A Tokyo businessman was sentenced to life in prison yesterday for a wave of brutal assaults on women, but was cleared over the abduction and killing of British bar hostess Lucie Blackman.
Joji Obara, a wealthy former property developer, was convicted of raping nine women. One of them, Australian Carita Ridgway -- a 21-year-old bar hostess like Blackman -- died.
Blackman's mother Jane Steare said after the verdict her "worst fears have come true."
Obara, 54, had been on trial since 2000 on charges that he preyed on young women working in the nightlife industry of the famously safe Japanese capital.
"It is natural for the victims to seek severe punishment. These were extremely selfish acts based on his abnormal sexual habits," Judge Tsutomu Tochigi said.
"The accused treated the victims as sex objects," he said.
But the Tokyo District Court acquitted Obara of all charges related to Blackman's death.
"There is nothing to prove that he was involved in the rape and her death. The court cannot prove he was single-handedly involved in her death," the judge said. "What is clear is that the victim acted together with the accused and then vanished and, following that, she was found dead."
Wearing a black jacket and glasses, his hair greying and thinning, Obara looked ahead attentively and occasionally nodded as the verdict was read.
Obara, who denied all the charges, was found guilty of attacks on five Japanese women as well as four foreigners -- an Australian, a Briton, a Canadian and a Ukrainian.
Blackman's father Tim watched silently in court, with an interpreter writing down messages on a paper.
Lucie Blackman vanished while she was working in bars in the seedy Roppongi district to save money for a holiday in Australia.

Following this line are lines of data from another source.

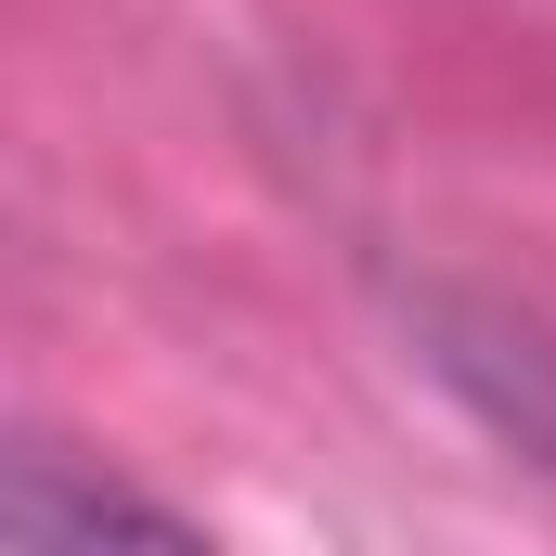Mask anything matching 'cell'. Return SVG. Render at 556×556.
<instances>
[{
    "label": "cell",
    "mask_w": 556,
    "mask_h": 556,
    "mask_svg": "<svg viewBox=\"0 0 556 556\" xmlns=\"http://www.w3.org/2000/svg\"><path fill=\"white\" fill-rule=\"evenodd\" d=\"M0 544L13 556H91V544H194L168 505H130V492H78L65 466H13V492H0Z\"/></svg>",
    "instance_id": "6da1fadb"
},
{
    "label": "cell",
    "mask_w": 556,
    "mask_h": 556,
    "mask_svg": "<svg viewBox=\"0 0 556 556\" xmlns=\"http://www.w3.org/2000/svg\"><path fill=\"white\" fill-rule=\"evenodd\" d=\"M466 389H479V415L505 427L518 453H544L556 466V350L544 337H505V324H453V350H440Z\"/></svg>",
    "instance_id": "7a4b0ae2"
}]
</instances>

Her dismembered body was found seven months later in a seaside cave on Tokyo's outskirts.
The case triggered a storm of media coverage in Britain and even a personal appeal by Prime Minister Tony Blair.
"I'm heartbroken, just heartbroken. I just can't believe this verdict," Steare said from England.
She did not fly to Japan because she could not face seeing Obara across a court room.
She faulted her ex-husband for accepting condolence money from one of Obara's friends, alleging [the money] influenced the decision.
Victim Carita Ridgway's mother voiced relief that the payout did not affect Obara's conviction over her daughter's death.
"Carita's family feel a deep sense of anger, betrayal and disappointment in relation to the 1992 police investigation into Carita's death," mother Annette Foster told reporters in Tokyo.
The judge said that Obara drugged Ridgway with chloroform, a colorless drug used as an anaesthetic in the 19th century. She died of hepatitis at a Tokyo hospital in February 1992.
Obara was not charged with murder, which would have made him eligible for the death penalty.
His lawyer, Yasuo Shionoya, said they were filing an appeal and that Obara feels "very sorry" over Blackman.
"He understands that Lucie was found in a sad situation, but please read the court's decision -- this was not Mr Obara's crime," he said.